There is a silver lining. I got to explore and see some friends I haven’t seen in awhile, like Joey DeNova, who is basically like my older brother. I got to go down south and hang out with him while I was training with the Marines, so that was nice. I’m living life, you know? I’m a broke post-grad with no job, but I am still getting to do a lot of things. I just wish I could find something where I could be financially stable on my own and still be able to do this kind of stuff, but I think everyone wants to do that.
But hopefully, we do get some guys at the RTC to where even if I do come over here (Sweden) for three weeks, if I get a main partner, he can still practice with the NYRTC kids or he could come with me.

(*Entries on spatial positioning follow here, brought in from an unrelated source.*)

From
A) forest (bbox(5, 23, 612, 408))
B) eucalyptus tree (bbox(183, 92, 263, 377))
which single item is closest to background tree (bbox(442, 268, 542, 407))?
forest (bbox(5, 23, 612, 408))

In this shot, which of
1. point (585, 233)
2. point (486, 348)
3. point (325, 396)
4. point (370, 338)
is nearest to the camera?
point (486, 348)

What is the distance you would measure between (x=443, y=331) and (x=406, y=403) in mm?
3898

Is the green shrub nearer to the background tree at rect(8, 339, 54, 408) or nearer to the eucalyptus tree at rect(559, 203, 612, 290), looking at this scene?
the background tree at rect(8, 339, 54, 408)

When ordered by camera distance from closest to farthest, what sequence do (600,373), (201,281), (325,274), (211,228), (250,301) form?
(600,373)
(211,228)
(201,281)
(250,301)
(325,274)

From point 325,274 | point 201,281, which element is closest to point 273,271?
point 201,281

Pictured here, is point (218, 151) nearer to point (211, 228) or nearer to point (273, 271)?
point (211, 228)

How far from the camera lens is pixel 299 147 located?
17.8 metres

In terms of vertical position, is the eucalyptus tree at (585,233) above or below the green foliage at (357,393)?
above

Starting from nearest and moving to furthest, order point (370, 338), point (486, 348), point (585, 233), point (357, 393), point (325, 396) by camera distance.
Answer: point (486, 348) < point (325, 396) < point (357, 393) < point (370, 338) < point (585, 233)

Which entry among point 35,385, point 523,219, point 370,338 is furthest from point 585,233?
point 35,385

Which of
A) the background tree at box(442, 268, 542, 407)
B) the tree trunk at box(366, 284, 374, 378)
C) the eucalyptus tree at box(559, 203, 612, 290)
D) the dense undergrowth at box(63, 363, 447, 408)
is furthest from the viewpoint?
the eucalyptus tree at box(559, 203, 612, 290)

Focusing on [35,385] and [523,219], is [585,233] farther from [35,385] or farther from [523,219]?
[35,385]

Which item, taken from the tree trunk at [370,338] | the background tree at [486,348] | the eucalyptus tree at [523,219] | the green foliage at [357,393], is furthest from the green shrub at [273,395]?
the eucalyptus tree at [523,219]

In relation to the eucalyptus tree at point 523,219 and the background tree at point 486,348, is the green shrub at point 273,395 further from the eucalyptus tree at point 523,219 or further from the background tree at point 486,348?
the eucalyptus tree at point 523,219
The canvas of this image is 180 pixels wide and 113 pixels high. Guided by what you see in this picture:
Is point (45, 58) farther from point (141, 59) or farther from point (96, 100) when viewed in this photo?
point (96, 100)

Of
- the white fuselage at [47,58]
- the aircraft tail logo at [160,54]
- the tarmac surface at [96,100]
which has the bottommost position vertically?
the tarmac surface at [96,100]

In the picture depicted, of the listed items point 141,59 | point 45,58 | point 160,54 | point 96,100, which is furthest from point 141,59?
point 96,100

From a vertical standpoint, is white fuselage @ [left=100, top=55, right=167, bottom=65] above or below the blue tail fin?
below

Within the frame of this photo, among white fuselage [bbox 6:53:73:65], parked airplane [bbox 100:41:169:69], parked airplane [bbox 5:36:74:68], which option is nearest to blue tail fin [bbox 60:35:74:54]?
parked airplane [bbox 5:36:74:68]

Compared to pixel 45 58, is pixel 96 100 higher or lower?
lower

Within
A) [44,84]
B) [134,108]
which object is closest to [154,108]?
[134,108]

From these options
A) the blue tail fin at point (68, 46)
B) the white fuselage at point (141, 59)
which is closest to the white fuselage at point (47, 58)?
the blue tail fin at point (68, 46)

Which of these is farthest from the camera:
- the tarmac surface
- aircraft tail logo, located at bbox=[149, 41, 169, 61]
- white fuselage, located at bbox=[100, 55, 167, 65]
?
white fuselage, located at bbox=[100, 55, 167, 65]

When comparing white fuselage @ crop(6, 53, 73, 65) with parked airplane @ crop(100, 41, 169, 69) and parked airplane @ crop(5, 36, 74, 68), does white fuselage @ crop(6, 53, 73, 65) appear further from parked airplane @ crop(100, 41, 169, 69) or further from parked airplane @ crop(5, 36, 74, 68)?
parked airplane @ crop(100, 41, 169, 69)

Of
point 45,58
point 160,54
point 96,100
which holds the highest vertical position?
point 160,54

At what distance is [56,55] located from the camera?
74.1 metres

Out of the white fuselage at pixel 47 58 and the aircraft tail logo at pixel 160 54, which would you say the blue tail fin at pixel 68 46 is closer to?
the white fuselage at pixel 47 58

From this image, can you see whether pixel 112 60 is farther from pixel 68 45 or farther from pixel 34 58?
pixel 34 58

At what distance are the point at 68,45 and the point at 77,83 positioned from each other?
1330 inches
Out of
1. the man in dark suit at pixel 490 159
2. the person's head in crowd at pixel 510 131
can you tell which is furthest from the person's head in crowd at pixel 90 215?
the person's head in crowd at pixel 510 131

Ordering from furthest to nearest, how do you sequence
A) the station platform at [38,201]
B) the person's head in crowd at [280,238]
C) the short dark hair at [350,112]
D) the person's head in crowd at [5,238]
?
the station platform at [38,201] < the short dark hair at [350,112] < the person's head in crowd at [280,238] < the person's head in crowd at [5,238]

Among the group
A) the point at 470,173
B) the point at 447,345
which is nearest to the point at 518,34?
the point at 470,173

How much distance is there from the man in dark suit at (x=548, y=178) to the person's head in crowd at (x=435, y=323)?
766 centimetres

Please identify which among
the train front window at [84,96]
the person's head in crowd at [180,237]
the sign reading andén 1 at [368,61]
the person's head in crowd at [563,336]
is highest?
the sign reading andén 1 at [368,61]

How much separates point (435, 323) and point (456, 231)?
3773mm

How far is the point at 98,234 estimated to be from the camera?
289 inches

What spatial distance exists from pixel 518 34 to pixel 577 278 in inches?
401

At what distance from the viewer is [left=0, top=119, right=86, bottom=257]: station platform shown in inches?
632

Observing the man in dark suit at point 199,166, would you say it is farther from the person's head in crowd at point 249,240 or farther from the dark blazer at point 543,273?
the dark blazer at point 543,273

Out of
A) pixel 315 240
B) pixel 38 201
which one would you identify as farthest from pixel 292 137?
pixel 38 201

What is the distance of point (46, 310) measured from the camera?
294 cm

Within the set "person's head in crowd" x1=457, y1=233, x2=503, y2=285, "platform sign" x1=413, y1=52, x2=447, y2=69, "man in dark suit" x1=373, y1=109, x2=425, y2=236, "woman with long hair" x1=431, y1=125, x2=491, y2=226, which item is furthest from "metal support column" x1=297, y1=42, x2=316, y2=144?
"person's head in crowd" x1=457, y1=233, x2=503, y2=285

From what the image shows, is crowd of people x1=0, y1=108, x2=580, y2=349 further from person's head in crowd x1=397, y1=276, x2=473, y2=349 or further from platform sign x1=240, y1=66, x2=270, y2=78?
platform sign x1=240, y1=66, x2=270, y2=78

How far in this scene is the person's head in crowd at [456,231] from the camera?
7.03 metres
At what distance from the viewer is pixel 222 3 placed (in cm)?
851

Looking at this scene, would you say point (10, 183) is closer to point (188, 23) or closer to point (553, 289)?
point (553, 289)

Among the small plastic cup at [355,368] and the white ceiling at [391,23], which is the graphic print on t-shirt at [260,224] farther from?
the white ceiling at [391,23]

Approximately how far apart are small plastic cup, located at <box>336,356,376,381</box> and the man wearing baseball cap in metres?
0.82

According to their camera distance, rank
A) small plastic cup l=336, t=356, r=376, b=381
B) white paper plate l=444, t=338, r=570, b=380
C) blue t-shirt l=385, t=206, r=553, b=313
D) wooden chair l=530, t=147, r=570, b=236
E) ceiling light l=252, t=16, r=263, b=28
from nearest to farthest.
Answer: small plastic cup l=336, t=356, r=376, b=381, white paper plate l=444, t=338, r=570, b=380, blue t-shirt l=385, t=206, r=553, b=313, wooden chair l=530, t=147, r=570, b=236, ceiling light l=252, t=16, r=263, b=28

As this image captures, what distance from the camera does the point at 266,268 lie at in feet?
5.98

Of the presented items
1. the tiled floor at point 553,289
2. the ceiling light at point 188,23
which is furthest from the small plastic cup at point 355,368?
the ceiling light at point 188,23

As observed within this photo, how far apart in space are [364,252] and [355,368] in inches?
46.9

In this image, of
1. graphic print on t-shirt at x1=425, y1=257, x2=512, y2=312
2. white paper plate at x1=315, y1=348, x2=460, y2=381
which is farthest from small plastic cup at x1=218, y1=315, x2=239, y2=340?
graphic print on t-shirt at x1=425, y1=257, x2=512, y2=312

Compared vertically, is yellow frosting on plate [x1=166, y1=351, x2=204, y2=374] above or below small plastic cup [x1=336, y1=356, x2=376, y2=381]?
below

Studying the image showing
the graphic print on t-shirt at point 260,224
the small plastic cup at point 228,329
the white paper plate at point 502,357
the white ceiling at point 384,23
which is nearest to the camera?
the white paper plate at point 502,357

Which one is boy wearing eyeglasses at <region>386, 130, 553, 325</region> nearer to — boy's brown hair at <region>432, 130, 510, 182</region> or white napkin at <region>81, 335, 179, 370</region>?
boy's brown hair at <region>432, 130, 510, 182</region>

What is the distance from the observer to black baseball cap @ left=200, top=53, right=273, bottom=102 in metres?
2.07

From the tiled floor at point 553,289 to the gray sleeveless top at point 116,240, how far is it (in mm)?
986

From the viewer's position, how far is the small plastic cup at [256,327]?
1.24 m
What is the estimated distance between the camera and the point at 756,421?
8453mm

To be honest, right now just because of where I am in the sport, I really have to focus on myself and be a little selfish with everything.
5PM: While you were at NMU, you were considered a very good prospect and that hasn’t changed. On the same token, I’m going to assume that some of your results at the last few domestic events haven’t met your expectations. Even still, you’re a legitimate contender at 67 kilos. The question is, do you feel that way? Do you believe you’re a problem for your former teammate Alex Sancho, Ellis Coleman, and those types? Or do you feel you still need to ripen on the vine a little more as we head into the Open and the Trials?

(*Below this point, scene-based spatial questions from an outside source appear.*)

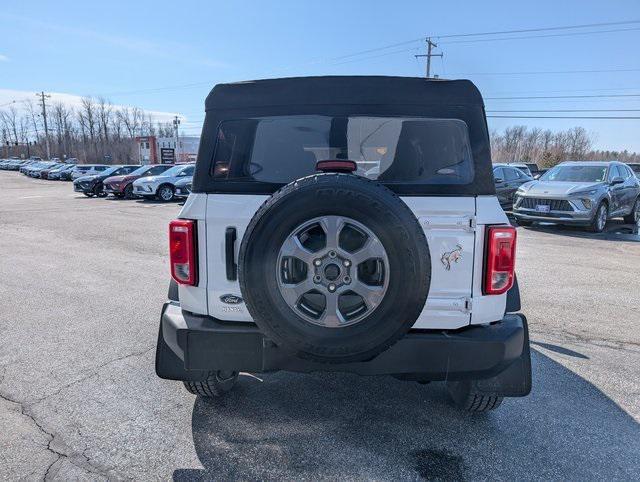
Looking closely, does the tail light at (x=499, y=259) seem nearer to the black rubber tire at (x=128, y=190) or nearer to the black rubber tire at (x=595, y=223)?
the black rubber tire at (x=595, y=223)

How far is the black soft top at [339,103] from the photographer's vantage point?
8.78ft

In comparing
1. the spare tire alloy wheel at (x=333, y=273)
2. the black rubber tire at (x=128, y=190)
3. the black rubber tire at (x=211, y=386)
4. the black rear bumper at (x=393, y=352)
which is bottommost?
the black rubber tire at (x=211, y=386)

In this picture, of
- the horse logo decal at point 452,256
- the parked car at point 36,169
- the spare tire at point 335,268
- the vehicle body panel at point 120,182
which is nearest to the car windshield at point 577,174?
the horse logo decal at point 452,256

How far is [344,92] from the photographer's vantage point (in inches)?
108

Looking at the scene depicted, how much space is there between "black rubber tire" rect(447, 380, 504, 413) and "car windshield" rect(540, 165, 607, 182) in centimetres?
1085

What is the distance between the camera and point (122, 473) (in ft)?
8.28

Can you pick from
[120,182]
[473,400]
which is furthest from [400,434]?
[120,182]

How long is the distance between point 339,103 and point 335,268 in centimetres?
107

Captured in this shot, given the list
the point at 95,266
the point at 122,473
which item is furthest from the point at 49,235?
the point at 122,473

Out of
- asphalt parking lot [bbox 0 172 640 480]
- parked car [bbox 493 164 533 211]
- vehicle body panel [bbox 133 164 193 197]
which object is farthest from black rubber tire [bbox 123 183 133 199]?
asphalt parking lot [bbox 0 172 640 480]

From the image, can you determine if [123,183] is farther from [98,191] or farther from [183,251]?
[183,251]

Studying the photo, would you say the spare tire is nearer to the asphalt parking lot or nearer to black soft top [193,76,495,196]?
black soft top [193,76,495,196]

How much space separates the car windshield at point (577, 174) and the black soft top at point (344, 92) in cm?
1100

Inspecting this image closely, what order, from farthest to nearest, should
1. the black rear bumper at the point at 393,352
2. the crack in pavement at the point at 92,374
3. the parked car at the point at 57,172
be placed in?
the parked car at the point at 57,172
the crack in pavement at the point at 92,374
the black rear bumper at the point at 393,352
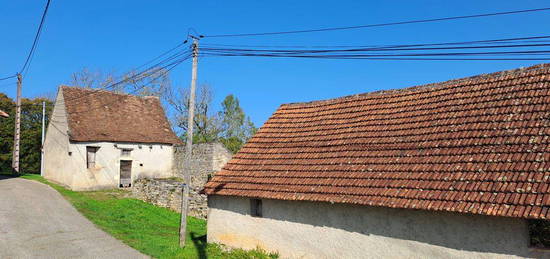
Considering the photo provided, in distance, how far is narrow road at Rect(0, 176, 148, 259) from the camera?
1200 centimetres

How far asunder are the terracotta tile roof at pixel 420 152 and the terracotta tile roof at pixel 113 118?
15.0m

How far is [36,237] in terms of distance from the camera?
44.3 feet

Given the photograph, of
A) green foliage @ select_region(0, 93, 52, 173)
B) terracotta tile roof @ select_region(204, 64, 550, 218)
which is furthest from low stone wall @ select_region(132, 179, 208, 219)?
green foliage @ select_region(0, 93, 52, 173)

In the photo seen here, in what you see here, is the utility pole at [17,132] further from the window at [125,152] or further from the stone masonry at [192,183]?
the stone masonry at [192,183]

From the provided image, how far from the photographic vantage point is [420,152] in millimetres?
10398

Jessy Williams: The match with (Ray) Bunker (in the Bill Farrell Memorial finals), I was a little messed up mentally the two weeks before with the passing of Aghasi Manukyan. My diet was bad, and I just didn’t go into that feeling good at all. But now it’s getting my head on straight for this next month and then the two months between the Open and the Trials. The Open is the tester, the feeler, to get out there and see what I can do, see what happens, and then correct the mistakes before I go to Trials. I technically don’t have to go to the Open, I already qualified for the Trials. But I want to go in there and try everything, try my moves and make it so I can get to my positions. Against Bunker, I didn’t get to my positions. I have my few things I can get to that I feel are specific to my style, and then get on top. My goal is to get on top and get my lock.
Obviously, I didn’t do that (in New York) and so that’s why I am out here, to fix those things. To tweak a couple more things and stay in shape, get on track, and make a run for that spot. In my head, I think I can do it. I mean, why else would I still be doing this? If I didn’t think I could do it then I should just retire and continue on with my life, get a job, or go to grad school or something. But I think I’ve got a good crack at for this year, and if not, then I’ll just fix the little things and go right back at it for the year after. And then we get ready for the big show the year after that. Really, these next two years are the “tweak” years. Thor Masters was a tweaking. This is tweaking, this is fixing the little problems and I’ve got people here who will help me fix the little things I need to get better at, whereas at Northern, you can’t get as specific as you want. At Cornell, I can get more specific. I’m trying to do that, that’s what I am in it for. That’s why I’m here and I think I can do it.